Rachel Albeck-Gidron

Rachel Albeck-Gidron

Rachel Albeck-Gidron (born 1960) is an Israeli inter-disciplinary researcher of Hebrew and comparative literature, philosophy and art.

Research

In her book, The Century of the Monads, Albeck-Gidron claims that there is a deep similarity and even a relationship between monadic metaphysics and the basic assumptions of modernistic thought. This claim is demonstrated in 20th-century scientific thought patterns, in the central movements in plastic art from the end of the 19th century to the beginning of the 20th century and, particularly, in the world view of the stream-of-consciousness novel.[1]

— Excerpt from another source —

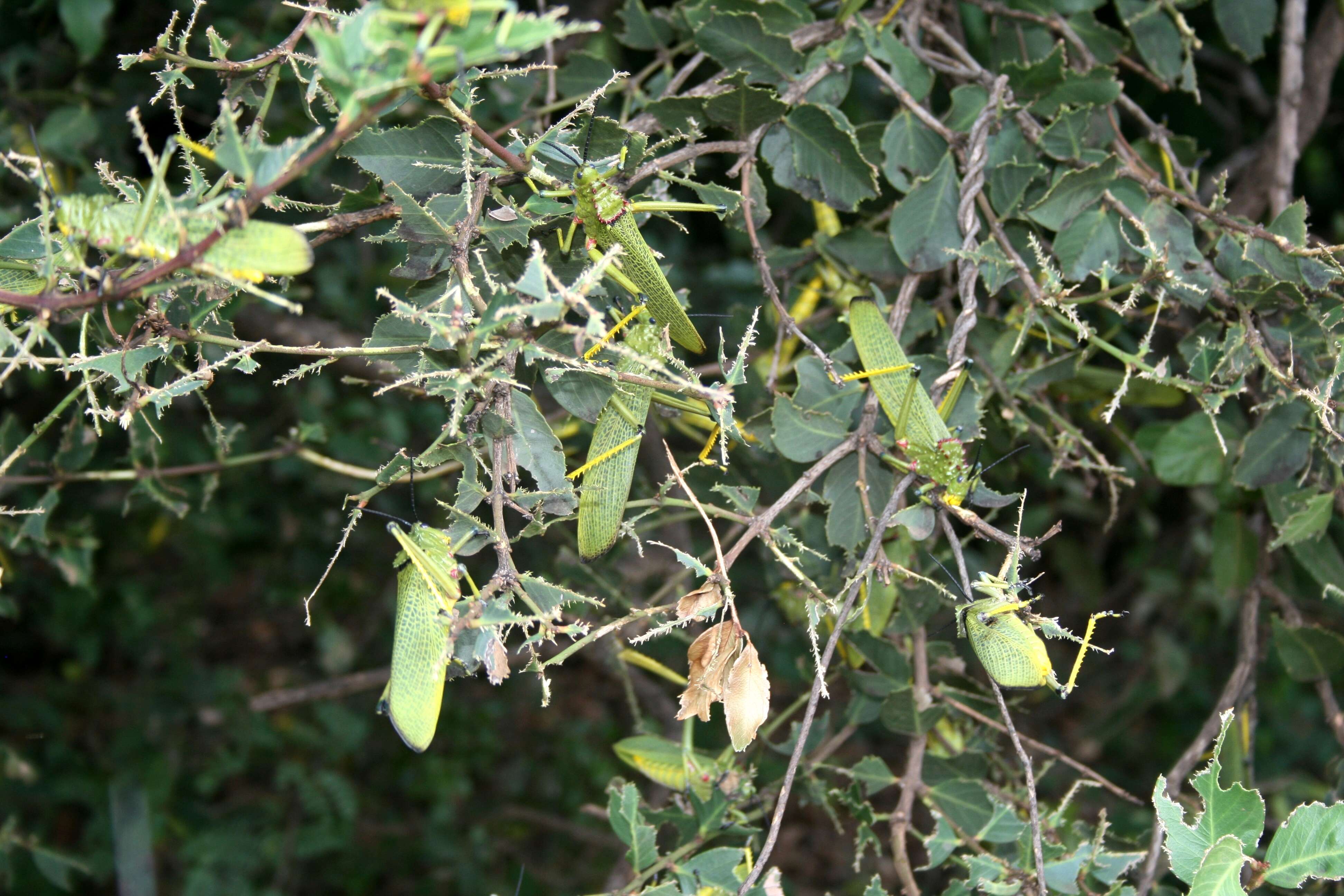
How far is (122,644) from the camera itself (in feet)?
6.76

She also developed a theoretical model of describing the process of creation of textual-versions and created a method of comparing between them, named 'the third text'.[2]

Albeck-Gidron examines the Ashkenazi Pronunciation of Hebrew as a Postmodernistic Question, in a part of a sociological discussion in a problem known as 'invention of tradition'.[3] She has also analyzed the work of Yoel Hoffmann in the light of western and eastern poetics.

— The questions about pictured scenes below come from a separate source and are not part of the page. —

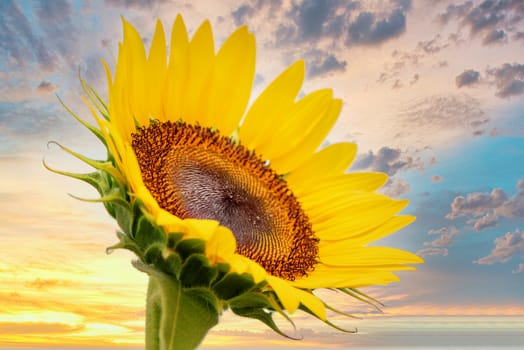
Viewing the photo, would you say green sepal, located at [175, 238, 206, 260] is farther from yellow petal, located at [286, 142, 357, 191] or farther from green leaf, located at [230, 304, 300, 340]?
yellow petal, located at [286, 142, 357, 191]

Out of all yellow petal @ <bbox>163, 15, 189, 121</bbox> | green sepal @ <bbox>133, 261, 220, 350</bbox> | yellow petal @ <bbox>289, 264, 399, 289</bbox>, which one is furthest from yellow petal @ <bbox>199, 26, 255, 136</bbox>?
green sepal @ <bbox>133, 261, 220, 350</bbox>

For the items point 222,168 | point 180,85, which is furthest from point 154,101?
point 222,168

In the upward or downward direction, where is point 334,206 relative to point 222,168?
upward

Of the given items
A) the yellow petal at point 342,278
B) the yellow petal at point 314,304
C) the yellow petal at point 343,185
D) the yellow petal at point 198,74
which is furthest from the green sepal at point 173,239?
the yellow petal at point 343,185

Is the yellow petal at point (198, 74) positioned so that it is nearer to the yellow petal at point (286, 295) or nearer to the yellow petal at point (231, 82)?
the yellow petal at point (231, 82)

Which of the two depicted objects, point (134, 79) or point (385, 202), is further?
point (385, 202)

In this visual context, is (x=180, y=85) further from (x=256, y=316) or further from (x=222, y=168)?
(x=256, y=316)

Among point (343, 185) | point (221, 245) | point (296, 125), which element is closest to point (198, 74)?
point (296, 125)
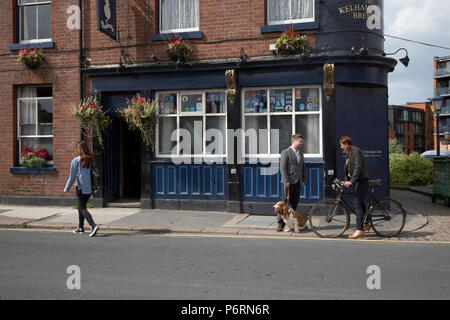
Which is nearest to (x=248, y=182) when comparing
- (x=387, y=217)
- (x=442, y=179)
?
(x=387, y=217)

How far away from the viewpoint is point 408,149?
9425cm

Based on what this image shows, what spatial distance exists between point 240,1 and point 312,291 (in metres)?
8.22

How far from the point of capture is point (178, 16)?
11.5 meters

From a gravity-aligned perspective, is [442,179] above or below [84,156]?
below

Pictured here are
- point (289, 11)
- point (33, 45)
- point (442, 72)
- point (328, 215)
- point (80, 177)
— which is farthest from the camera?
point (442, 72)

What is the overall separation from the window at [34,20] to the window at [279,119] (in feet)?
20.5

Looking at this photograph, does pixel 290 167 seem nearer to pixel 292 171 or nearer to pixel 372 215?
pixel 292 171

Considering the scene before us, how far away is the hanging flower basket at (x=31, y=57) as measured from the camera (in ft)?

Albeck-Gidron is Associate professor of Hebrew literature at Bar Ilan University in Israel.[4] In 2007, she has been appointed as visiting associate professor at Stanford University and taught the course "East West East in Israeli Literature: The Novels of Yoel Hoffmann".[5]

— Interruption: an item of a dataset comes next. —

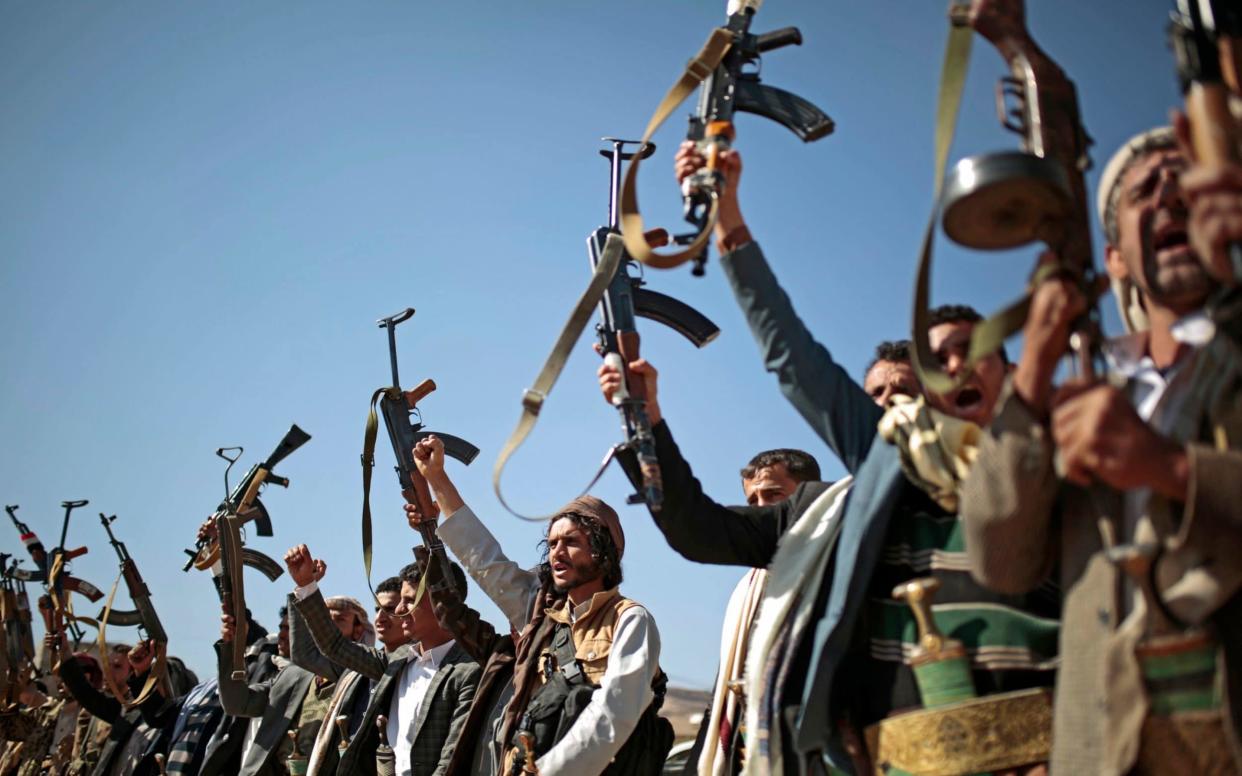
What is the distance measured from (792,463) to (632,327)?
4.98ft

Albeck-Gidron studied realistic painting with painter Israel Hershberg at the Jerusalem Studio School in Jerusalem.

Selected publications

References

  1. Albeck-Gidron, Rachel. The Century of the Monads: Leibniz's Metaphysics and 20th-Century Modernity. Bar-Ilan University Press.
  2. Albeck-Gidron, Rachel (2000). "The 3rd text – a theoretical and methodological principle in comparative research, and its application in comparison of the versions of Berdyczewski's story 'Urva Parch'". Sadan 4: 323–352.
  3. Albeck-Gidron, Rachel (2003). "Exiled and Suppressed Voices: On the Ashkenazi Pronunciation of Hebrew as a Postmodernistic Question". Jerusalem Studies in Hebrew Literature 19: 69–90.